1. M. A..., fonctionnaire de la police nationale, a été affecté à la direction régionale de la police judiciaire de Paris du 1er août 1994 au 31 août 1995, à la circonscription de sécurité publique de Reims du 1er septembre 1995 au 31 août 2011, à la direction départementale de la sécurité publique de la Marne du 1er septembre 2011 au 5 janvier 2014, puis à nouveau à la circonscription de sécurité publique de Reims depuis le 6 janvier 2014. Par une réclamation du 3 juillet 2018, il a demandé au ministre de l'intérieur de procéder au réexamen de sa situation administrative concernant le bénéfice de l'avantage spécifique d'ancienneté et le paiement des arriérés de traitement en découlant à compter du 1er janvier 1995. A la suite du silence gardé sur cette demande, M. A... a demandé l'annulation de la décision de rejet implicite de sa demande. Par un jugement du 31 janvier 2020, le tribunal administratif de Châlons-en-Champagne a uniquement annulé la décision implicite de rejet en tant qu'elle refuse le versement de rappels de rémunération pour la période postérieure au 31 décembre 2013. Au regard de l'argumentation développée dans ses dernières écritures, M. A... doit être regardé comme relevant appel du jugement en tant qu'il a rejeté ses conclusions tendant à l'annulation de la décision implicite de rejet du ministre de l'intérieur lui refusant d'une part la reconstitution de sa carrière pour la période du 1er septembre 2011 au 5 janvier 2014 et d'autre part, les rappels de rémunération pour la période antérieure au 1er janvier 2014.

Sur les conclusions relatives à la reconstitution de la carrière :

2. D'une part, aux termes de l'article 11 de la loi du 26 juillet 1991 : " Les fonctionnaires de l'Etat (...) affectés pendant une durée fixée par décret en Conseil d'Etat dans un quartier urbain où se posent des problèmes sociaux et de sécurité particulièrement difficiles, ont droit, pour le calcul de l'ancienneté requise au titre de l'avancement d'échelon, à un avantage spécifique d'ancienneté dans des conditions fixées par ce même décret ". L'article 2 du décret du 21 mars 1995 dispose que : " Lorsqu'ils justifient de trois ans au moins de services continus accomplis dans un quartier désigné en application de l'article 1er ci-dessus, les fonctionnaires de l'Etat ont droit, pour l'avancement, à une bonification d'ancienneté d'un mois pour chacune de ces trois années et à une bonification d'ancienneté de deux mois par année de service continu accomplie au-delà de la troisième année ". Aux termes de l'article 1er de ce même décret, les quartiers urbains où se posent des problèmes sociaux et de sécurité particulièrement difficiles doivent correspondre " en ce qui concerne les fonctionnaires de police, à des circonscriptions de police ou à des subdivisions de ces circonscriptions désignées par arrêté conjoint du ministre chargé de la sécurité, du ministre chargé de la ville, du ministre chargé de la fonction publique et du ministre chargé du budget ".

=== DONNÉES BRUTES ===
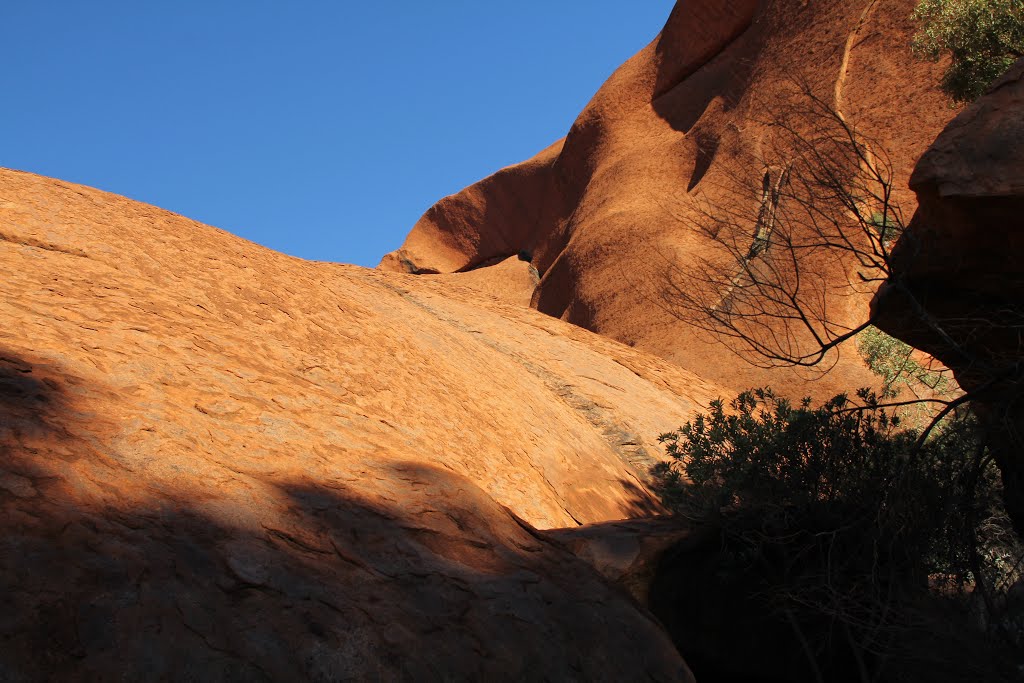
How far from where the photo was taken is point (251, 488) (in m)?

=== EXERCICES ===
**A)** D'après le texte sur l'avantage spécifique d'ancienneté, quels ministres signent ensemble l'arrêté qui désigne les circonscriptions de police concernées ? Citez-les tous.
**B)** Écrivez la suite du texte sur l'avantage spécifique d'ancienneté, à partir de sa dernière phrase.

=== RÉPONSES FOURNIES ===
**A)**
- le ministre chargé de la sécurité
- le ministre chargé de la ville
- le ministre chargé de la fonction publique
- le ministre chargé du budget

**B)**
3. Il résulte des dispositions précitées de l'article 11 de la loi du 26 juillet 1991 et des articles 1 et 2 du décret du 21 mars 1995 que le bénéfice de l'avantage spécifique d'ancienneté n'est ouvert qu'aux fonctionnaires de police affectés administrativement à une circonscription de police ou une subdivision d'une telle circonscription correspondant à un quartier urbain où se posent des problèmes sociaux et de sécurité particulièrement difficiles. Ces dispositions font par suite obstacle à l'attribution de l'avantage spécifique d'ancienneté à un agent affecté administrativement non à une circonscription publique de sécurité ou à une circonscription publique de proximité, mais dans un service dépendant directement de la direction départementale de la sécurité publique, quel que soit le lieu où l'intéressé exerce ses fonctions.

4. Il ressort des pièces du dossier et il n'est pas sérieusement contesté que M. A... était affecté au sein de la direction départementale de sécurité publique de la Marne et non dans une circonscription de sécurité publique pour la période allant du 1er septembre 2011 au 5 janvier 2014. En conséquence l'intéressé ne pouvait en tout état de cause prétendre au bénéfice de l'avantage spécifique d'ancienneté au titre de cette période.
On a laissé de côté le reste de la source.